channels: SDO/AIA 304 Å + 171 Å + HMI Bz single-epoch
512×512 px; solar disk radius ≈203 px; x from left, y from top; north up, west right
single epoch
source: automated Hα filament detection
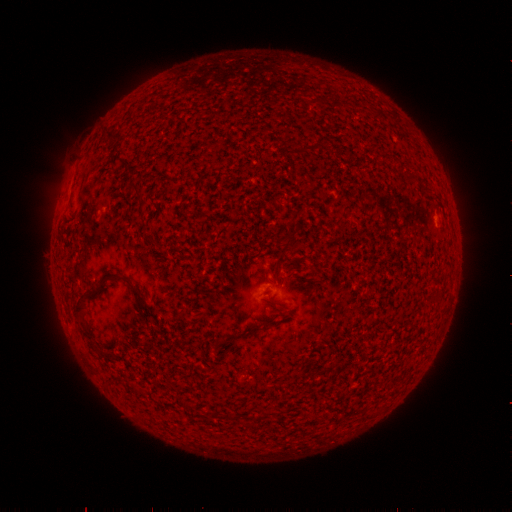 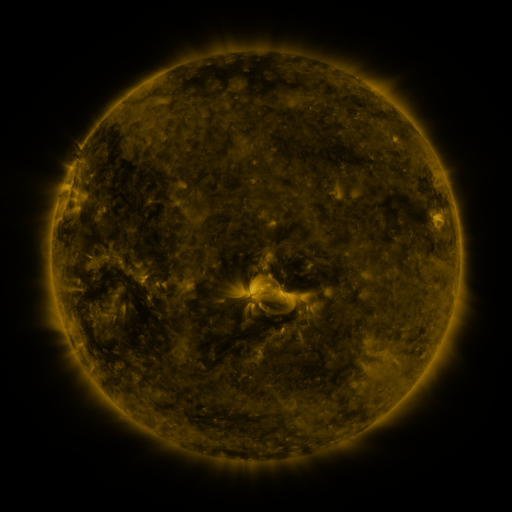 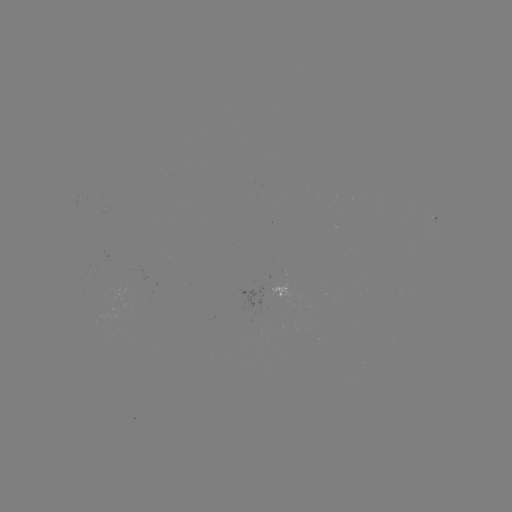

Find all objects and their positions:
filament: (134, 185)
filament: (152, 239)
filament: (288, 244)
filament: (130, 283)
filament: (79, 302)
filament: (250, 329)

════════════════════

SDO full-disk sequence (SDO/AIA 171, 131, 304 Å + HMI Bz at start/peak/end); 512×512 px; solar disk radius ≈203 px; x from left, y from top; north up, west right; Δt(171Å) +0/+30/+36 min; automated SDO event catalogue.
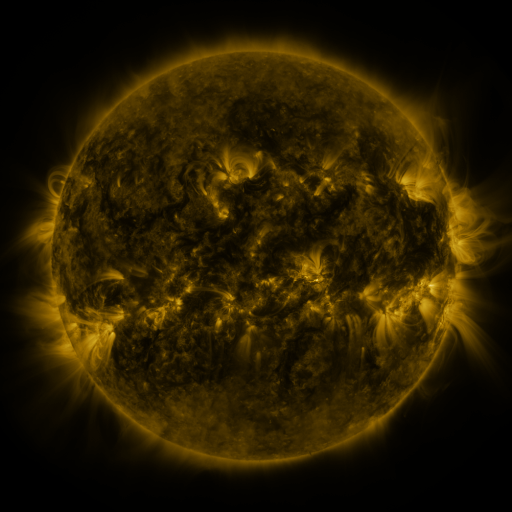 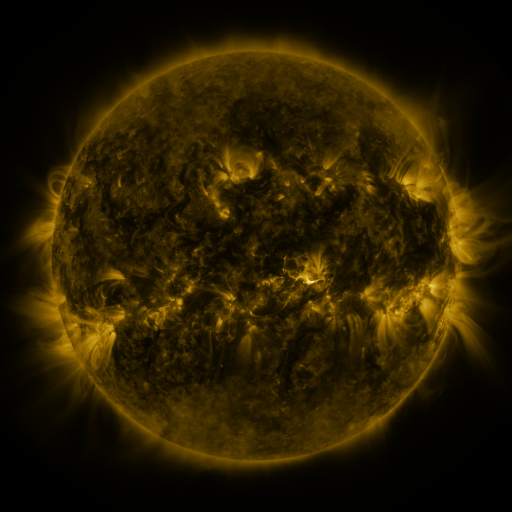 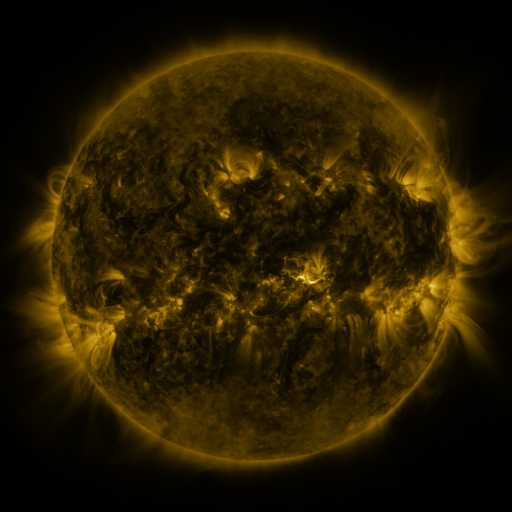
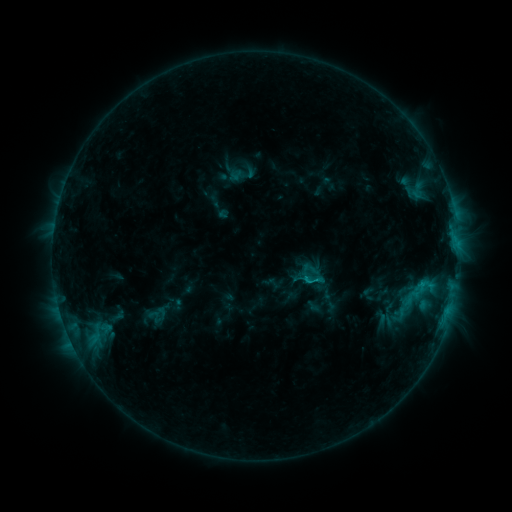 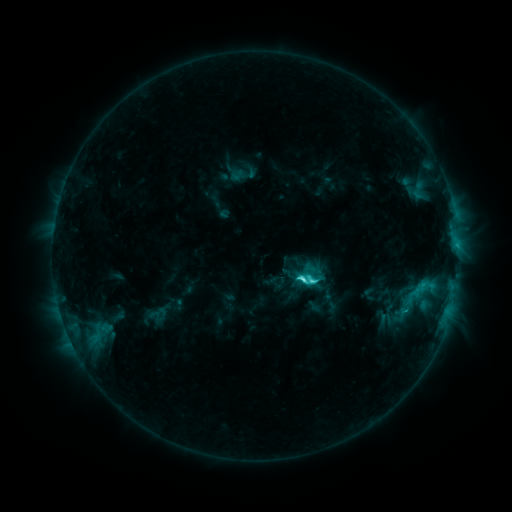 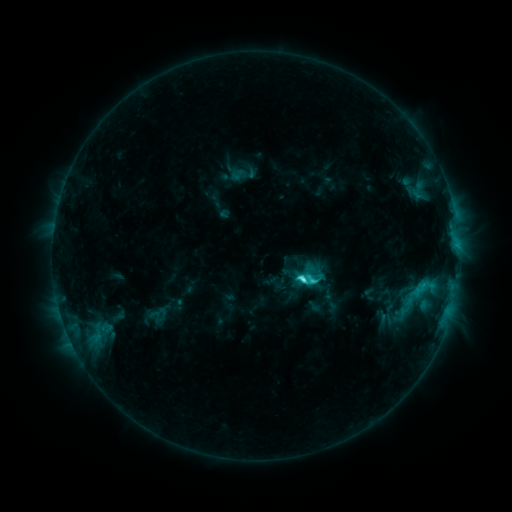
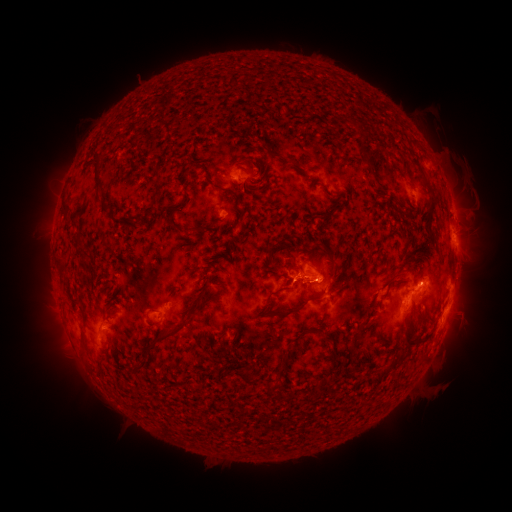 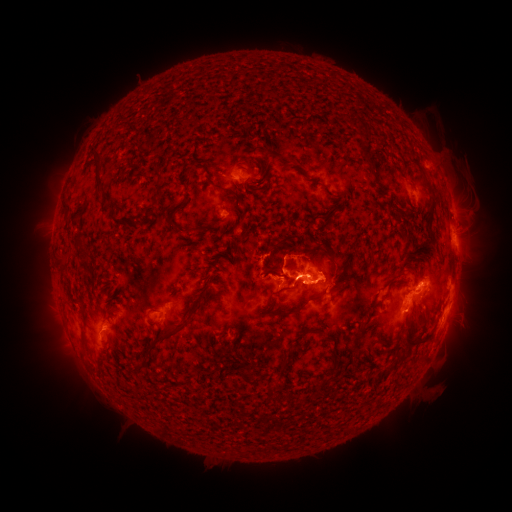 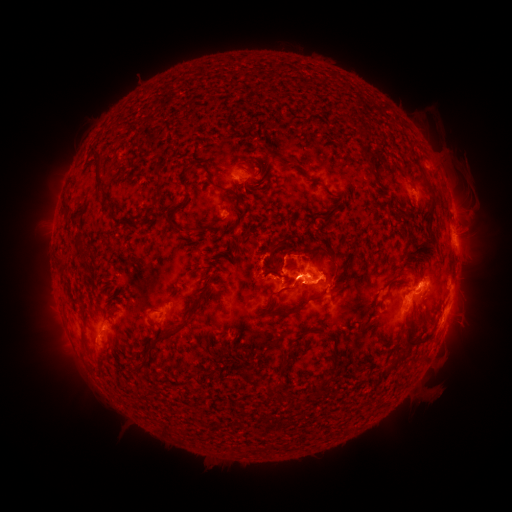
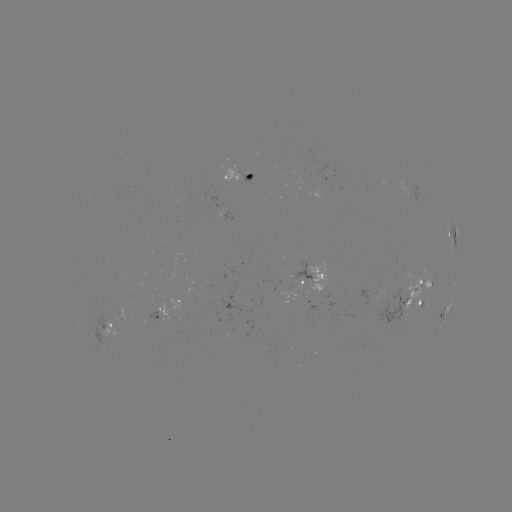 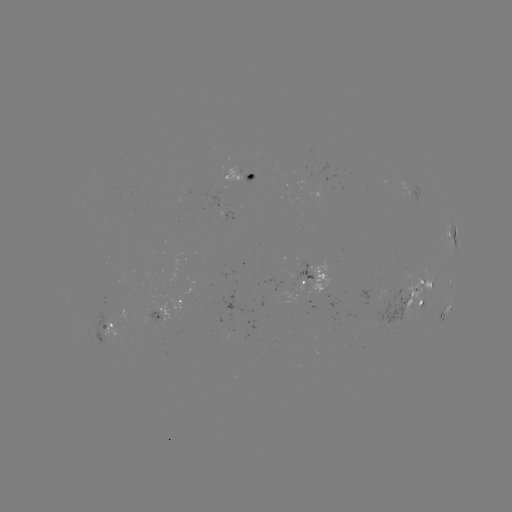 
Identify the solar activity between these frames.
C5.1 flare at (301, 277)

════════════════════

**Stated task:** Swap "frames" for "images" in the lines from the one containing "SDO full-disk sequence" through the one containing "C5.1 flare at (301, 277)", both included, and write out only those lines with nothing else changed. Leave the pictures out of your answer.

**Solved exercise:**
SDO full-disk sequence (SDO/AIA 171, 131, 304 Å + HMI Bz at start/peak/end); 512×512 px; solar disk radius ≈203 px; x from left, y from top; north up, west right; Δt(171Å) +0/+30/+36 min; automated SDO event catalogue.
Identify the solar activity between these images.
C5.1 flare at (301, 277)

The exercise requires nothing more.